Epigenetic modifications

Epigenetic changes can modify the activation of certain genes, but not the DNA sequence. Furthermore, chromatin proteins associated with DNA can be activated or silenced. This is the reason why the differentiated cells in a multicellular organism express only the genes that are necessary for their own activity. Histone modifications are epigenetic marks that affect gene expression patterns.

Abstract

Transcription, translation, and subsequent protein modification represent the transfer of genetic information from archival DNA to short-lived messenger RNA, usually with subsequent protein production. Although all cells in an organism contain essentially the same DNA, cell types and functions differ due to qualitative and quantitative differences in their gene expression.

Therefore, control of gene expression is at the core of differentiation and development. Epigenetics & Nuclear Signaling Recombinants processes, including DNA methylation, histone modification, and various RNA-mediated processes, are thought to influence gene expression primarily at the level of transcription; however, other steps in the process (eg translation) can also be epigenetically regulated. The following article will describe the role epigenetics is thought to play in influencing gene expression.

Epigenetics and gene expression

Transcription, translation, and subsequent protein modification represent the transfer of genetic information from archival DNA to short-lived messenger RNA, usually with subsequent protein production. Although all cells in an organism contain essentially the same DNA, cell types and functions differ due to qualitative and quantitative differences in their gene expression, and thus control of gene expression is at the core of differentiation. and the development.

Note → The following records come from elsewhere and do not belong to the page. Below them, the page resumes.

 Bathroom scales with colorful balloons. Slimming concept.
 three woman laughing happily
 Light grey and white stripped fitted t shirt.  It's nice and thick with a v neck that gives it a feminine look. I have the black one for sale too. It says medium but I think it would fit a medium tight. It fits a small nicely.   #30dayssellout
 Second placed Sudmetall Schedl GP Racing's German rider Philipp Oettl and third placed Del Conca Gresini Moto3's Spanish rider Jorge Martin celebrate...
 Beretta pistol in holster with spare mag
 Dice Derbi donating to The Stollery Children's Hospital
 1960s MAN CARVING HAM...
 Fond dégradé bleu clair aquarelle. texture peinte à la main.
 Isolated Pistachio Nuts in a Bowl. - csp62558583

Gene expression patterns that characterize differentiated cells are established during development and are maintained as cells divide by mitosis. Therefore, in addition to inheriting genetic information, cells inherit information that is not encoded in the DNA nucleotide sequence, and this has been called epigenetic information. Epigenetics has been defined as “the study of inherited mitotic (and potentially meiotic) alterations in gene expression that are not caused by changes in the DNA sequence” (Waterland, 2006).

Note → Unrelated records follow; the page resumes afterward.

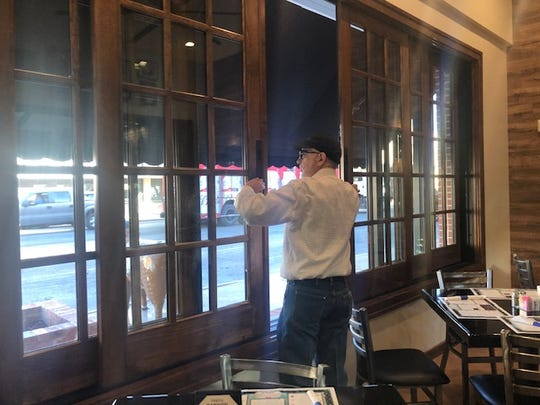 Owner John Fuentes opens up new sliding windows at Fuentes Cafe, 101 S. Chadbourne St., on Dec. 2, 2019.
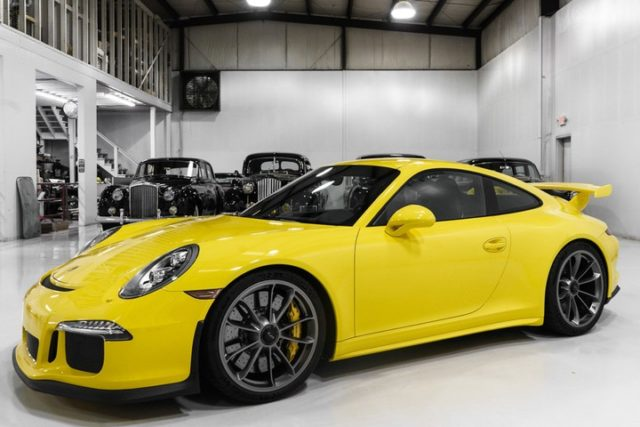 The magnificent 2015 Porsche 911 Carrera GT3 Coupe feature here is finished in special-ordered racing yellow over black leather interior. This incredible one-owner motorcar was special-ordered with an extensive list of options totaling nearly $40,000, including Porsche composite brakes and front axle lift system.  - - - - #porsche #classiccars #GT3 #pdk #racecar #sportscar #carphoto #porschelife #carrera #racingyellow
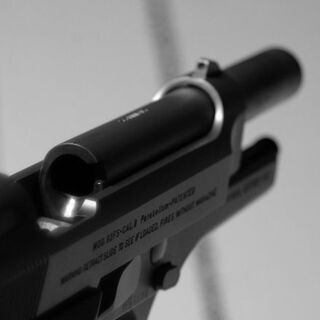 Detail of a Beretta 92FS ejection port and barrel.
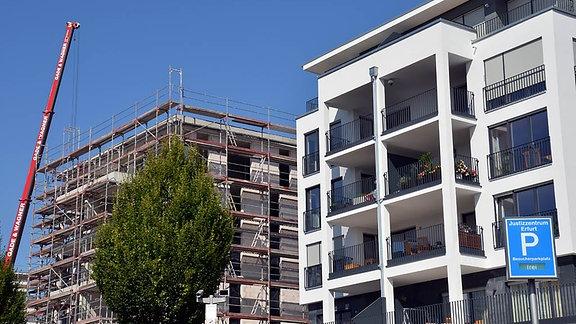 Ein fertiges und ein entstehendes Wohnhaus an einer Wohnungsbaustelle in Erfurt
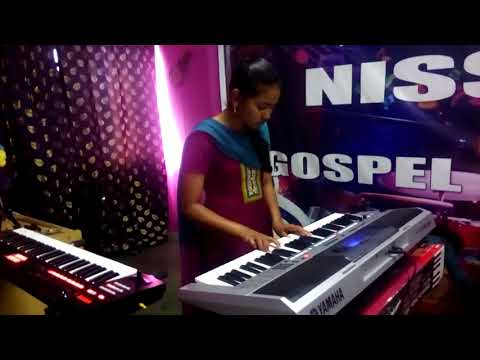 LEARNING keyboard AT NISSI MUSIC ACADMEY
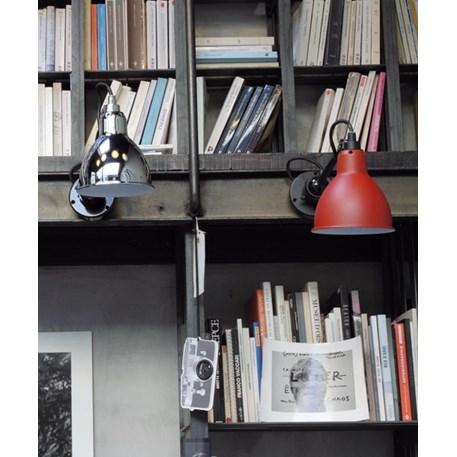 Wandspot La Lampe Gras op de boekenkast, links een verchroomde kap en rechts een gematteerde rode kap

However, some definitions of epigenetics are broader and do not necessarily encompass the heritability requirement. For example, the US National Institutes of Health (2009) in its recent initiative on epigenomics states that “epigenetics refers to both hereditary changes in gene activity and expression (in the progeny of cells or of individuals) as well long-term stable alterations”. in the transcriptional potential of a cell that is not necessarily heritable’.

Regardless of the exact definition, epigenetic processes that stably alter gene expression patterns (and/or mediate alterations in cell division) are believed to include: (1) cytosine methylation; (2) post-translational modification of histone proteins and chromatin remodelling; and (3) RNA-based mechanisms. Gene expression is a complex process involving numerous steps (Alberts et al., 2008) and although a detailed description of gene expression is beyond the scope of this review, we will briefly summarize the main steps to locate the subject of the review. , how epigenetics interacts with gene expression, in context.

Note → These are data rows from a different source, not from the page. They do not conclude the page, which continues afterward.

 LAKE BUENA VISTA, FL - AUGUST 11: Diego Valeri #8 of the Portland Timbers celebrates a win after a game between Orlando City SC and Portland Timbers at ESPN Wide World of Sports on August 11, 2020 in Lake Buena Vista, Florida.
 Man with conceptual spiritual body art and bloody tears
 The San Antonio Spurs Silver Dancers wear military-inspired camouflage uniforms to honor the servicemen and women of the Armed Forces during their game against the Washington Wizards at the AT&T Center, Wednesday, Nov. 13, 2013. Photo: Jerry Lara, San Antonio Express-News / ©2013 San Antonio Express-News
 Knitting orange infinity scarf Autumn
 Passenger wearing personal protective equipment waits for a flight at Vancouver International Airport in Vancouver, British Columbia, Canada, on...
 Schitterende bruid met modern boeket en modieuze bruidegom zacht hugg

The initial step in gene expression is the transcription of the DNA molecule into an exact copy of RNA. To initiate transcription, RNA polymerase binds to a particular region of DNA (the promoter) and begins to produce an mRNA strand that is complementary to one of the DNA strands. Post-transcriptional processing is critical: a methylated guanosine “cap” is added to the 5′ end of the transcribed RNA, while mRNA splicing occurs through a stepwise series of cleavage and ligation events that remove intron sequences and they join the exons in an appropriate way.

After splicing, the 3′ end of the mRNA is cleaved and a chain of adenosine residues, known as the polyA tail, is added in preparation for transport of the mRNA from the nucleus to the cytoplasm. At this stage, the mRNA is ready to bind to ribosomes for translation. In translation, polypeptides are synthesized sequentially stepwise from the N-terminus to the C-terminus through three distinct steps: initiation, elongation, and termination.